Im so sorry for your loss of the babies.


----------



## NigerianGirl (Jan 30, 2011)

Oh my goodness I'm terribly sorry for all your loss I hope the rest of your kidding season goes good


----------



## Jodi_berg (Oct 29, 2012)

How terrible,it think something must be going on, some of the more experienced goaters may Have some advice,I'm so sorry for your losses, what a terrible day.Hang in there:hug:


----------



## KymberLeAnn (Sep 16, 2012)

Well I only have one doe left to kid, & I think she still has about a month left. (I hope!)
Maybe I could get some advice on trying to prevent it from happening to her too.
Thanks for the support guys, it means alot


----------



## fd123 (May 29, 2012)

awwwww...Im VERY sorry your going through this.....I know how excited you were from your previous posts..You have some AWESOME looking goats! NO DOUBT that their getting the BEST of care from you!! All you can do in a situation like this is to try and figure out what happened, learn from it, and keep moving fwd..
Prayers Sent for YOU, and the mourning mothers that lost their babies...
Keep Your Head Up!! Things will get better!!


----------



## JaLyn (Oct 10, 2012)

I wish i had some helpful advice for you.

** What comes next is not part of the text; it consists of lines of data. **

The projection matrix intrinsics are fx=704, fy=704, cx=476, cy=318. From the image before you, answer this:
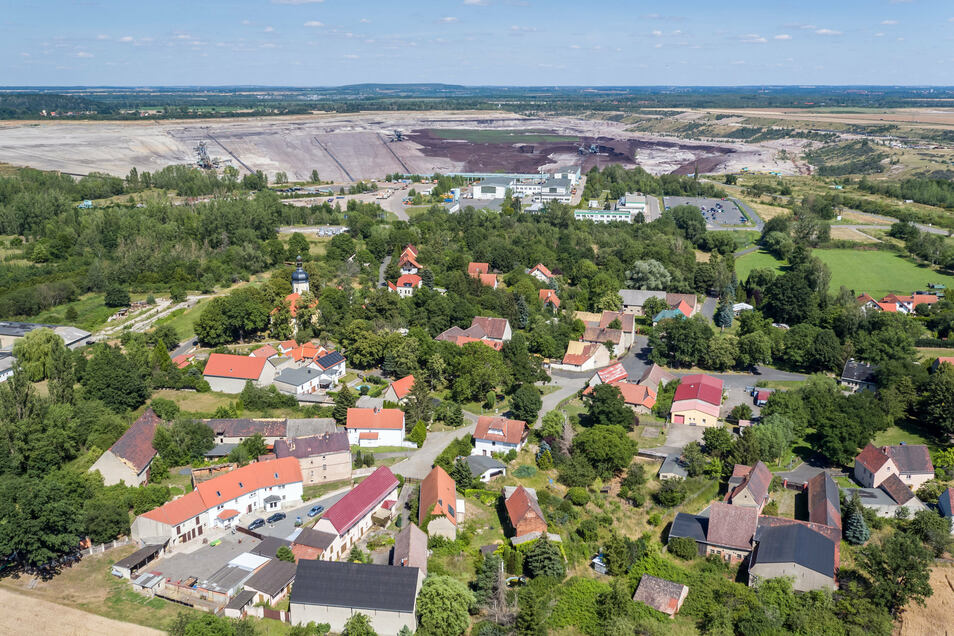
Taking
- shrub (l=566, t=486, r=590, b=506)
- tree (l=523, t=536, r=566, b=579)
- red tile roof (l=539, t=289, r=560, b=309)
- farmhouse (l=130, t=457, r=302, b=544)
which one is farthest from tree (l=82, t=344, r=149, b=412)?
red tile roof (l=539, t=289, r=560, b=309)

I"m trully sorry this has happened to you *hugs*


----------



## Trickyroo (Sep 26, 2012)

Oh how sad  
Im so sorry :hug:
I hope you can find out what exactly happened and how to prevent it from happening again


----------



## keren (Oct 26, 2008)

take one of the dead kidz and/or placenta to the vet for testing which will tell you hoe to treat the last doe


----------



## liz (Oct 5, 2007)

So sorry :hug: You can have the testing done to find out for sure what is going on, better to know now than when the next breeding season comes around.


----------



## kristinatucker (Jan 3, 2012)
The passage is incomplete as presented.